Théâtre: aux marges de la fiction, l'écume du réel

Inspiration documentaire, nourriture authentique, recherche historique, enquête de terrain, insertion dans le tissu social... Le théâtre épouse le vrai, le sculpte, le digère, en renouvelant ses formes.

Marie Baudet
Théâtre: aux marges de la fiction, l'écume du réel
©Alain Janssens

Du réel, faire théâtre : un procédé que la coïncidence des programmations rend plus patent que jamais. De tout temps, le réel a nourri la fiction. Par souci de vraisemblance dans la dramaturgie, mais aussi dans la traduction scénique du propos. Or, le théâtre documentaire, souvent, s’éloigne de l’ultraréalisme figuratif.

Dénomination générique

Théâtre documentaire, dit-on. L’appellation, aujourd’hui courante, reste générique, englobant des démarches variées. À commencer par celle de Peter Weiss qui, en 1965 avec sa pièce "L’Instruction" (qu’il écrit après avoir assisté au procès de 22 responsables d’Auschwitz), lancera ce mouvement, cette esthétique - désormais plurielle.

Chez Weiss, la perspective est historique tout en englobant les retombées de l’Histoire. D’autres embrasseront aussi ce terrain, comme Adeline Rosenstein qui se penche sur la question palestinienne (lire ci-dessous). Ou Rabih Mroué et Lina Saneh - plusieurs fois invités au Kunstenfestivaldesarts avec leur travail oscillant entre théâtre et conférence, installation et performance, leurs plongées dans l’histoire du Liban en particulier et du Moyen Orient en général.

Sandra Iché, avec "Wagons libres" (Avignon 2013), part elle aussi du Liban pour questionner le "malheur arabe" en proposant à d’anciens collaborateurs du magazine beyrouthin des années 1990 "L’Orient-Express" de se placer dans l’avenir pour considérer le présent.

Où l’interprétation et la critique historique prennent tout leur sens.

Pensée, codes, construction

Dans le sillage de cette frange "historique", d’autres projets s’appuient sur l’histoire de la pensée, des sciences, ainsi que sur les états actuels de la recherche.

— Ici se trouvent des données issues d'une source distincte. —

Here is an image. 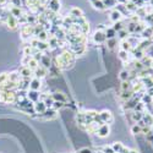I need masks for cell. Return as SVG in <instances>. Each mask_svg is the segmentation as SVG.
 <instances>
[{
  "mask_svg": "<svg viewBox=\"0 0 153 153\" xmlns=\"http://www.w3.org/2000/svg\"><path fill=\"white\" fill-rule=\"evenodd\" d=\"M75 64V54L71 50H65L61 54L55 56L54 60V65L59 69V70H66L70 69Z\"/></svg>",
  "mask_w": 153,
  "mask_h": 153,
  "instance_id": "cell-1",
  "label": "cell"
},
{
  "mask_svg": "<svg viewBox=\"0 0 153 153\" xmlns=\"http://www.w3.org/2000/svg\"><path fill=\"white\" fill-rule=\"evenodd\" d=\"M0 103H3V104H16V91L0 92Z\"/></svg>",
  "mask_w": 153,
  "mask_h": 153,
  "instance_id": "cell-2",
  "label": "cell"
},
{
  "mask_svg": "<svg viewBox=\"0 0 153 153\" xmlns=\"http://www.w3.org/2000/svg\"><path fill=\"white\" fill-rule=\"evenodd\" d=\"M20 33H21V38L23 41H30L32 37H34V26L28 25V23L23 25L20 28Z\"/></svg>",
  "mask_w": 153,
  "mask_h": 153,
  "instance_id": "cell-3",
  "label": "cell"
},
{
  "mask_svg": "<svg viewBox=\"0 0 153 153\" xmlns=\"http://www.w3.org/2000/svg\"><path fill=\"white\" fill-rule=\"evenodd\" d=\"M99 118L100 120L103 121V124H109V123H113V114L110 110H102L99 113Z\"/></svg>",
  "mask_w": 153,
  "mask_h": 153,
  "instance_id": "cell-4",
  "label": "cell"
},
{
  "mask_svg": "<svg viewBox=\"0 0 153 153\" xmlns=\"http://www.w3.org/2000/svg\"><path fill=\"white\" fill-rule=\"evenodd\" d=\"M45 7L56 14V12L60 10V0H48Z\"/></svg>",
  "mask_w": 153,
  "mask_h": 153,
  "instance_id": "cell-5",
  "label": "cell"
},
{
  "mask_svg": "<svg viewBox=\"0 0 153 153\" xmlns=\"http://www.w3.org/2000/svg\"><path fill=\"white\" fill-rule=\"evenodd\" d=\"M47 75H48V69L43 68L42 65H39V66H38L33 71V76H34V77H37V79H39V80H42L43 77H45Z\"/></svg>",
  "mask_w": 153,
  "mask_h": 153,
  "instance_id": "cell-6",
  "label": "cell"
},
{
  "mask_svg": "<svg viewBox=\"0 0 153 153\" xmlns=\"http://www.w3.org/2000/svg\"><path fill=\"white\" fill-rule=\"evenodd\" d=\"M109 134H110V127H109L108 124L100 125V126H99V129H98V131H97V135H98L99 137H102V138L107 137Z\"/></svg>",
  "mask_w": 153,
  "mask_h": 153,
  "instance_id": "cell-7",
  "label": "cell"
},
{
  "mask_svg": "<svg viewBox=\"0 0 153 153\" xmlns=\"http://www.w3.org/2000/svg\"><path fill=\"white\" fill-rule=\"evenodd\" d=\"M93 41L98 44H103L105 41H107V37H105V33L102 32V31H96L94 34H93Z\"/></svg>",
  "mask_w": 153,
  "mask_h": 153,
  "instance_id": "cell-8",
  "label": "cell"
},
{
  "mask_svg": "<svg viewBox=\"0 0 153 153\" xmlns=\"http://www.w3.org/2000/svg\"><path fill=\"white\" fill-rule=\"evenodd\" d=\"M17 71H19V74L21 75L22 79H30V80H31L32 76H33V71H31L27 66H21Z\"/></svg>",
  "mask_w": 153,
  "mask_h": 153,
  "instance_id": "cell-9",
  "label": "cell"
},
{
  "mask_svg": "<svg viewBox=\"0 0 153 153\" xmlns=\"http://www.w3.org/2000/svg\"><path fill=\"white\" fill-rule=\"evenodd\" d=\"M6 26L10 28V30H16L19 27V20L16 17H14L12 15H9L7 20H6Z\"/></svg>",
  "mask_w": 153,
  "mask_h": 153,
  "instance_id": "cell-10",
  "label": "cell"
},
{
  "mask_svg": "<svg viewBox=\"0 0 153 153\" xmlns=\"http://www.w3.org/2000/svg\"><path fill=\"white\" fill-rule=\"evenodd\" d=\"M42 87V81L37 77H32L30 81V90L32 91H39Z\"/></svg>",
  "mask_w": 153,
  "mask_h": 153,
  "instance_id": "cell-11",
  "label": "cell"
},
{
  "mask_svg": "<svg viewBox=\"0 0 153 153\" xmlns=\"http://www.w3.org/2000/svg\"><path fill=\"white\" fill-rule=\"evenodd\" d=\"M33 109H34V111H36V114H43L48 108L45 107V104H44V102H42V100H38V102H36V103L33 104Z\"/></svg>",
  "mask_w": 153,
  "mask_h": 153,
  "instance_id": "cell-12",
  "label": "cell"
},
{
  "mask_svg": "<svg viewBox=\"0 0 153 153\" xmlns=\"http://www.w3.org/2000/svg\"><path fill=\"white\" fill-rule=\"evenodd\" d=\"M39 91H32V90H28L27 91V99H30L32 103H36V102L39 100Z\"/></svg>",
  "mask_w": 153,
  "mask_h": 153,
  "instance_id": "cell-13",
  "label": "cell"
},
{
  "mask_svg": "<svg viewBox=\"0 0 153 153\" xmlns=\"http://www.w3.org/2000/svg\"><path fill=\"white\" fill-rule=\"evenodd\" d=\"M7 10H9V12H10V15H12V16L16 17V19H20V17L23 15V11H22V9H21V7L10 6Z\"/></svg>",
  "mask_w": 153,
  "mask_h": 153,
  "instance_id": "cell-14",
  "label": "cell"
},
{
  "mask_svg": "<svg viewBox=\"0 0 153 153\" xmlns=\"http://www.w3.org/2000/svg\"><path fill=\"white\" fill-rule=\"evenodd\" d=\"M99 124L98 123H96V121H92L91 124H88L87 126H86V131L88 132V134H97V131H98V129H99Z\"/></svg>",
  "mask_w": 153,
  "mask_h": 153,
  "instance_id": "cell-15",
  "label": "cell"
},
{
  "mask_svg": "<svg viewBox=\"0 0 153 153\" xmlns=\"http://www.w3.org/2000/svg\"><path fill=\"white\" fill-rule=\"evenodd\" d=\"M52 97H53L54 102H61V103H66L68 102V97L64 93H61V92H54L52 94Z\"/></svg>",
  "mask_w": 153,
  "mask_h": 153,
  "instance_id": "cell-16",
  "label": "cell"
},
{
  "mask_svg": "<svg viewBox=\"0 0 153 153\" xmlns=\"http://www.w3.org/2000/svg\"><path fill=\"white\" fill-rule=\"evenodd\" d=\"M152 36H153V27H152V26H147V27L141 32L142 39H151Z\"/></svg>",
  "mask_w": 153,
  "mask_h": 153,
  "instance_id": "cell-17",
  "label": "cell"
},
{
  "mask_svg": "<svg viewBox=\"0 0 153 153\" xmlns=\"http://www.w3.org/2000/svg\"><path fill=\"white\" fill-rule=\"evenodd\" d=\"M142 121L145 123V125L152 127V125H153V115H152V114H149L148 111L145 110V111H143V117H142Z\"/></svg>",
  "mask_w": 153,
  "mask_h": 153,
  "instance_id": "cell-18",
  "label": "cell"
},
{
  "mask_svg": "<svg viewBox=\"0 0 153 153\" xmlns=\"http://www.w3.org/2000/svg\"><path fill=\"white\" fill-rule=\"evenodd\" d=\"M21 80H22V77H21V75L19 74V71H14V72H10L9 74V81L19 85Z\"/></svg>",
  "mask_w": 153,
  "mask_h": 153,
  "instance_id": "cell-19",
  "label": "cell"
},
{
  "mask_svg": "<svg viewBox=\"0 0 153 153\" xmlns=\"http://www.w3.org/2000/svg\"><path fill=\"white\" fill-rule=\"evenodd\" d=\"M110 21L114 23V22H118V21H121L123 20V15L120 14V12L118 11V10H115L114 9L111 12H110Z\"/></svg>",
  "mask_w": 153,
  "mask_h": 153,
  "instance_id": "cell-20",
  "label": "cell"
},
{
  "mask_svg": "<svg viewBox=\"0 0 153 153\" xmlns=\"http://www.w3.org/2000/svg\"><path fill=\"white\" fill-rule=\"evenodd\" d=\"M70 16H72L74 19H80L83 17V11L79 7H71L70 10Z\"/></svg>",
  "mask_w": 153,
  "mask_h": 153,
  "instance_id": "cell-21",
  "label": "cell"
},
{
  "mask_svg": "<svg viewBox=\"0 0 153 153\" xmlns=\"http://www.w3.org/2000/svg\"><path fill=\"white\" fill-rule=\"evenodd\" d=\"M119 49H120V50H124V52L130 53L131 50H132V47H131V44H130L129 42H127V39H124V41L120 42V44H119Z\"/></svg>",
  "mask_w": 153,
  "mask_h": 153,
  "instance_id": "cell-22",
  "label": "cell"
},
{
  "mask_svg": "<svg viewBox=\"0 0 153 153\" xmlns=\"http://www.w3.org/2000/svg\"><path fill=\"white\" fill-rule=\"evenodd\" d=\"M142 62V65L145 66V69H148V68H152V64H153V58L149 56V55H145L141 60H140Z\"/></svg>",
  "mask_w": 153,
  "mask_h": 153,
  "instance_id": "cell-23",
  "label": "cell"
},
{
  "mask_svg": "<svg viewBox=\"0 0 153 153\" xmlns=\"http://www.w3.org/2000/svg\"><path fill=\"white\" fill-rule=\"evenodd\" d=\"M41 65L43 66V68H45V69H48L49 70V68L52 66V60H50V58H49V55H44L43 54V56H42V59H41Z\"/></svg>",
  "mask_w": 153,
  "mask_h": 153,
  "instance_id": "cell-24",
  "label": "cell"
},
{
  "mask_svg": "<svg viewBox=\"0 0 153 153\" xmlns=\"http://www.w3.org/2000/svg\"><path fill=\"white\" fill-rule=\"evenodd\" d=\"M115 10H118L123 16H126V17H129V16H130V12L127 11V9L125 7V4H119V3H118Z\"/></svg>",
  "mask_w": 153,
  "mask_h": 153,
  "instance_id": "cell-25",
  "label": "cell"
},
{
  "mask_svg": "<svg viewBox=\"0 0 153 153\" xmlns=\"http://www.w3.org/2000/svg\"><path fill=\"white\" fill-rule=\"evenodd\" d=\"M48 45H49V49H55V48H58V47H59V39H56L54 36L49 37Z\"/></svg>",
  "mask_w": 153,
  "mask_h": 153,
  "instance_id": "cell-26",
  "label": "cell"
},
{
  "mask_svg": "<svg viewBox=\"0 0 153 153\" xmlns=\"http://www.w3.org/2000/svg\"><path fill=\"white\" fill-rule=\"evenodd\" d=\"M125 7L127 9V11H129L130 14H134V12L136 11V9H137L138 6H136V4L132 1V0H129V1H126V3H125Z\"/></svg>",
  "mask_w": 153,
  "mask_h": 153,
  "instance_id": "cell-27",
  "label": "cell"
},
{
  "mask_svg": "<svg viewBox=\"0 0 153 153\" xmlns=\"http://www.w3.org/2000/svg\"><path fill=\"white\" fill-rule=\"evenodd\" d=\"M134 14H136L140 19H145L147 16V11H146V7L145 6H140L136 9V11L134 12Z\"/></svg>",
  "mask_w": 153,
  "mask_h": 153,
  "instance_id": "cell-28",
  "label": "cell"
},
{
  "mask_svg": "<svg viewBox=\"0 0 153 153\" xmlns=\"http://www.w3.org/2000/svg\"><path fill=\"white\" fill-rule=\"evenodd\" d=\"M91 3H92V6L96 9V10H104L105 9V6H104V4H103V1L102 0H91Z\"/></svg>",
  "mask_w": 153,
  "mask_h": 153,
  "instance_id": "cell-29",
  "label": "cell"
},
{
  "mask_svg": "<svg viewBox=\"0 0 153 153\" xmlns=\"http://www.w3.org/2000/svg\"><path fill=\"white\" fill-rule=\"evenodd\" d=\"M49 37H50V36H49L48 31H45V30H44V31H42V32H41L39 34H38V36H37L36 38H37L38 41H41V42H48Z\"/></svg>",
  "mask_w": 153,
  "mask_h": 153,
  "instance_id": "cell-30",
  "label": "cell"
},
{
  "mask_svg": "<svg viewBox=\"0 0 153 153\" xmlns=\"http://www.w3.org/2000/svg\"><path fill=\"white\" fill-rule=\"evenodd\" d=\"M115 32H120L121 30L125 28V25L123 23V21H118V22H114L113 23V27H111Z\"/></svg>",
  "mask_w": 153,
  "mask_h": 153,
  "instance_id": "cell-31",
  "label": "cell"
},
{
  "mask_svg": "<svg viewBox=\"0 0 153 153\" xmlns=\"http://www.w3.org/2000/svg\"><path fill=\"white\" fill-rule=\"evenodd\" d=\"M38 66H39V62H38L37 60H34L33 58H32V59L28 61V64H27V68H28L31 71H34Z\"/></svg>",
  "mask_w": 153,
  "mask_h": 153,
  "instance_id": "cell-32",
  "label": "cell"
},
{
  "mask_svg": "<svg viewBox=\"0 0 153 153\" xmlns=\"http://www.w3.org/2000/svg\"><path fill=\"white\" fill-rule=\"evenodd\" d=\"M129 76H130V72L127 71L126 69H124V70H121L120 74H119V79L121 80V82H123V81H129Z\"/></svg>",
  "mask_w": 153,
  "mask_h": 153,
  "instance_id": "cell-33",
  "label": "cell"
},
{
  "mask_svg": "<svg viewBox=\"0 0 153 153\" xmlns=\"http://www.w3.org/2000/svg\"><path fill=\"white\" fill-rule=\"evenodd\" d=\"M104 33H105L107 39H113V38H115V36H117V32L114 31L111 27H110V28H107Z\"/></svg>",
  "mask_w": 153,
  "mask_h": 153,
  "instance_id": "cell-34",
  "label": "cell"
},
{
  "mask_svg": "<svg viewBox=\"0 0 153 153\" xmlns=\"http://www.w3.org/2000/svg\"><path fill=\"white\" fill-rule=\"evenodd\" d=\"M142 117H143V113H141V111H132V114H131V118H132V120L134 121H140V120H142Z\"/></svg>",
  "mask_w": 153,
  "mask_h": 153,
  "instance_id": "cell-35",
  "label": "cell"
},
{
  "mask_svg": "<svg viewBox=\"0 0 153 153\" xmlns=\"http://www.w3.org/2000/svg\"><path fill=\"white\" fill-rule=\"evenodd\" d=\"M111 148H113V151L115 152V153H120L121 149L124 148V145L121 142H114L113 146H111Z\"/></svg>",
  "mask_w": 153,
  "mask_h": 153,
  "instance_id": "cell-36",
  "label": "cell"
},
{
  "mask_svg": "<svg viewBox=\"0 0 153 153\" xmlns=\"http://www.w3.org/2000/svg\"><path fill=\"white\" fill-rule=\"evenodd\" d=\"M130 36V33L126 31V28H124V30H121L120 32H118V37H119V39L120 41H124V39H127V37Z\"/></svg>",
  "mask_w": 153,
  "mask_h": 153,
  "instance_id": "cell-37",
  "label": "cell"
},
{
  "mask_svg": "<svg viewBox=\"0 0 153 153\" xmlns=\"http://www.w3.org/2000/svg\"><path fill=\"white\" fill-rule=\"evenodd\" d=\"M131 134H132V135H140V134H142L141 126H138L137 124H134V125L131 126Z\"/></svg>",
  "mask_w": 153,
  "mask_h": 153,
  "instance_id": "cell-38",
  "label": "cell"
},
{
  "mask_svg": "<svg viewBox=\"0 0 153 153\" xmlns=\"http://www.w3.org/2000/svg\"><path fill=\"white\" fill-rule=\"evenodd\" d=\"M120 90H121V92L131 90V82L130 81H123L121 82V86H120Z\"/></svg>",
  "mask_w": 153,
  "mask_h": 153,
  "instance_id": "cell-39",
  "label": "cell"
},
{
  "mask_svg": "<svg viewBox=\"0 0 153 153\" xmlns=\"http://www.w3.org/2000/svg\"><path fill=\"white\" fill-rule=\"evenodd\" d=\"M9 81V74L7 72H1L0 74V86L5 85Z\"/></svg>",
  "mask_w": 153,
  "mask_h": 153,
  "instance_id": "cell-40",
  "label": "cell"
},
{
  "mask_svg": "<svg viewBox=\"0 0 153 153\" xmlns=\"http://www.w3.org/2000/svg\"><path fill=\"white\" fill-rule=\"evenodd\" d=\"M64 105H65V103H61V102H54L53 105H52V108H53L54 110H59V109H61Z\"/></svg>",
  "mask_w": 153,
  "mask_h": 153,
  "instance_id": "cell-41",
  "label": "cell"
},
{
  "mask_svg": "<svg viewBox=\"0 0 153 153\" xmlns=\"http://www.w3.org/2000/svg\"><path fill=\"white\" fill-rule=\"evenodd\" d=\"M117 44H118V43H117L115 38H113V39H108V43H107V45H108L109 49H114V47H115Z\"/></svg>",
  "mask_w": 153,
  "mask_h": 153,
  "instance_id": "cell-42",
  "label": "cell"
},
{
  "mask_svg": "<svg viewBox=\"0 0 153 153\" xmlns=\"http://www.w3.org/2000/svg\"><path fill=\"white\" fill-rule=\"evenodd\" d=\"M10 4H11V6H15V7H21L22 1H21V0H10Z\"/></svg>",
  "mask_w": 153,
  "mask_h": 153,
  "instance_id": "cell-43",
  "label": "cell"
},
{
  "mask_svg": "<svg viewBox=\"0 0 153 153\" xmlns=\"http://www.w3.org/2000/svg\"><path fill=\"white\" fill-rule=\"evenodd\" d=\"M102 153H115V152L113 151L111 146H105V147H103V152Z\"/></svg>",
  "mask_w": 153,
  "mask_h": 153,
  "instance_id": "cell-44",
  "label": "cell"
},
{
  "mask_svg": "<svg viewBox=\"0 0 153 153\" xmlns=\"http://www.w3.org/2000/svg\"><path fill=\"white\" fill-rule=\"evenodd\" d=\"M108 27H105V25H98V27H97V31H102V32H105Z\"/></svg>",
  "mask_w": 153,
  "mask_h": 153,
  "instance_id": "cell-45",
  "label": "cell"
},
{
  "mask_svg": "<svg viewBox=\"0 0 153 153\" xmlns=\"http://www.w3.org/2000/svg\"><path fill=\"white\" fill-rule=\"evenodd\" d=\"M79 153H93V152H92V149H90V148H81V149L79 151Z\"/></svg>",
  "mask_w": 153,
  "mask_h": 153,
  "instance_id": "cell-46",
  "label": "cell"
},
{
  "mask_svg": "<svg viewBox=\"0 0 153 153\" xmlns=\"http://www.w3.org/2000/svg\"><path fill=\"white\" fill-rule=\"evenodd\" d=\"M9 0H0V6H5Z\"/></svg>",
  "mask_w": 153,
  "mask_h": 153,
  "instance_id": "cell-47",
  "label": "cell"
},
{
  "mask_svg": "<svg viewBox=\"0 0 153 153\" xmlns=\"http://www.w3.org/2000/svg\"><path fill=\"white\" fill-rule=\"evenodd\" d=\"M129 152H130V149L127 148V147H125V146H124V148L121 149V152H120V153H129Z\"/></svg>",
  "mask_w": 153,
  "mask_h": 153,
  "instance_id": "cell-48",
  "label": "cell"
},
{
  "mask_svg": "<svg viewBox=\"0 0 153 153\" xmlns=\"http://www.w3.org/2000/svg\"><path fill=\"white\" fill-rule=\"evenodd\" d=\"M129 153H137V152H136L135 149H130V152H129Z\"/></svg>",
  "mask_w": 153,
  "mask_h": 153,
  "instance_id": "cell-49",
  "label": "cell"
},
{
  "mask_svg": "<svg viewBox=\"0 0 153 153\" xmlns=\"http://www.w3.org/2000/svg\"><path fill=\"white\" fill-rule=\"evenodd\" d=\"M1 11H3V10H1V9H0V16H1Z\"/></svg>",
  "mask_w": 153,
  "mask_h": 153,
  "instance_id": "cell-50",
  "label": "cell"
},
{
  "mask_svg": "<svg viewBox=\"0 0 153 153\" xmlns=\"http://www.w3.org/2000/svg\"><path fill=\"white\" fill-rule=\"evenodd\" d=\"M125 1H129V0H125Z\"/></svg>",
  "mask_w": 153,
  "mask_h": 153,
  "instance_id": "cell-51",
  "label": "cell"
}]
</instances>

Avec des formes souvent apparentées à la conférence, ce théâtre-là peut être didactique, ludique (l’un n’empêchant pas l’autre - cf. p.51 le "Smatch" du Corridor, dont le 3e volet se joue à Liège).

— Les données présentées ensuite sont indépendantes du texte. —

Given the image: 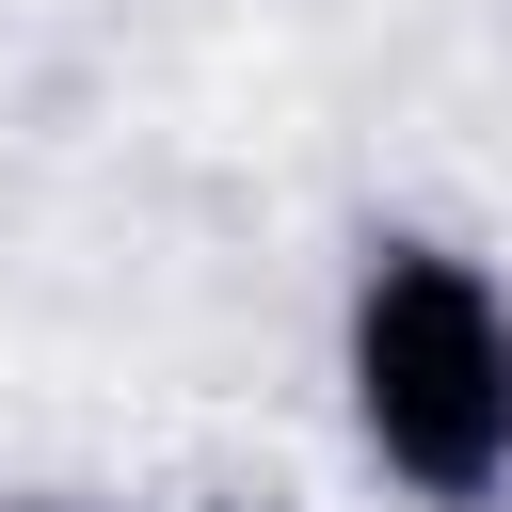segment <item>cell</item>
I'll return each mask as SVG.
<instances>
[{
	"mask_svg": "<svg viewBox=\"0 0 512 512\" xmlns=\"http://www.w3.org/2000/svg\"><path fill=\"white\" fill-rule=\"evenodd\" d=\"M336 416L400 512H512V272L432 224H368L336 288Z\"/></svg>",
	"mask_w": 512,
	"mask_h": 512,
	"instance_id": "cell-1",
	"label": "cell"
},
{
	"mask_svg": "<svg viewBox=\"0 0 512 512\" xmlns=\"http://www.w3.org/2000/svg\"><path fill=\"white\" fill-rule=\"evenodd\" d=\"M192 512H256V496H192Z\"/></svg>",
	"mask_w": 512,
	"mask_h": 512,
	"instance_id": "cell-2",
	"label": "cell"
},
{
	"mask_svg": "<svg viewBox=\"0 0 512 512\" xmlns=\"http://www.w3.org/2000/svg\"><path fill=\"white\" fill-rule=\"evenodd\" d=\"M0 512H64V496H0Z\"/></svg>",
	"mask_w": 512,
	"mask_h": 512,
	"instance_id": "cell-3",
	"label": "cell"
}]
</instances>
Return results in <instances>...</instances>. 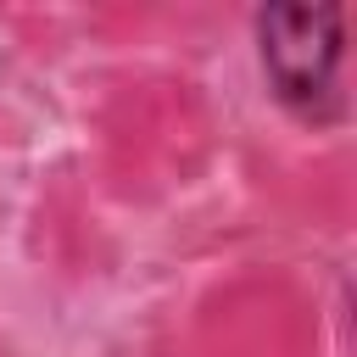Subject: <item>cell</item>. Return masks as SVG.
I'll list each match as a JSON object with an SVG mask.
<instances>
[{"label":"cell","mask_w":357,"mask_h":357,"mask_svg":"<svg viewBox=\"0 0 357 357\" xmlns=\"http://www.w3.org/2000/svg\"><path fill=\"white\" fill-rule=\"evenodd\" d=\"M257 56L273 100L301 123L340 117V56H346V6L279 0L257 11Z\"/></svg>","instance_id":"6da1fadb"}]
</instances>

L’exposé peut servir à organiser un dérapage contrôlé ("No doubt" de René Bizac, à l’affiche au CCJF), voire adopter les codes du vrai, autogénérer les traces et preuves d’un sujet inventé (comme l’ont fait Pierre Sartenaer et Guy Dermul pour Willem Kroon, artiste maudit du culotté "It’s my life and I do what I want").

Nos vies percutées

Pédagogue et metteure en scène, Françoise Bloch sonde, avec sa compagnie Zoo Théâtre, les rapports entre théâtre et réalité - avec notamment trois spectacles axés sur le monde de la consultance ("Grow or go"), du travail précaire ("Une société de service", à l’affiche au Varia et en tournée), de la finance ("Money !").

Comment explique-t-elle cette résurgence du théâtre documentaire ? "Les bouleversements socio-économiques qui percutent directement les vies quotidiennes, y compris celles des créateurs, aiguisent peut-être le désir de se saisir de cette matière. Dramatique, au sens premier. Souvent, ce lien au réel renforce le caractère politique des démarches artistiques."

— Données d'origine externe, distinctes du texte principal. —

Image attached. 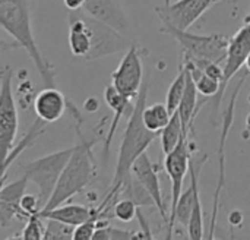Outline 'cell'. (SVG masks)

Par ailleurs, François Bloch pointe la "montée en puissance des écritures de plateau [par opposition aux textes préexistants, au répertoire, ndlr], qui croisent l’aspect documentaire". Quant aux rythmes, ils diffèrent singulièrement "entre monter une pièce existante en huit semaines et s’engager dans un processus de collecte de matière".

Apprentissage et liberté

Le théâtre documentaire est "une manière de rentrer dans l’apprentissage, d’en savoir plus sur le monde, et d’enclencher le désir d’en savoir plus", dit-elle, rejoignant là le point de vue de Lorent Wanson (lire ci-dessous). En amont, "les hasards de la collecte et des liens font que la direction se fabrique en agissant". Quant aux sujets, peut-être déjà exposés par d’autres biais, "le théâtre, par son côté archaïque et naïf, les met à la portée des gens". Avec ce pouvoir d’assumer à la fois l’identification, la proximité et la mise à distance.

Reste, pour Françoise Bloch, la question toujours irrésolue de comment salarier de telles démarches. "D’autant plus si on ne veut pas, comme metteur en scène, être le seul à se documenter. L’implication du groupe dans la recherche, la pré-dramaturgie, a des conséquences capitales sur une forme d’engagement des acteurs dans le sujet - un engagement pour moi capital."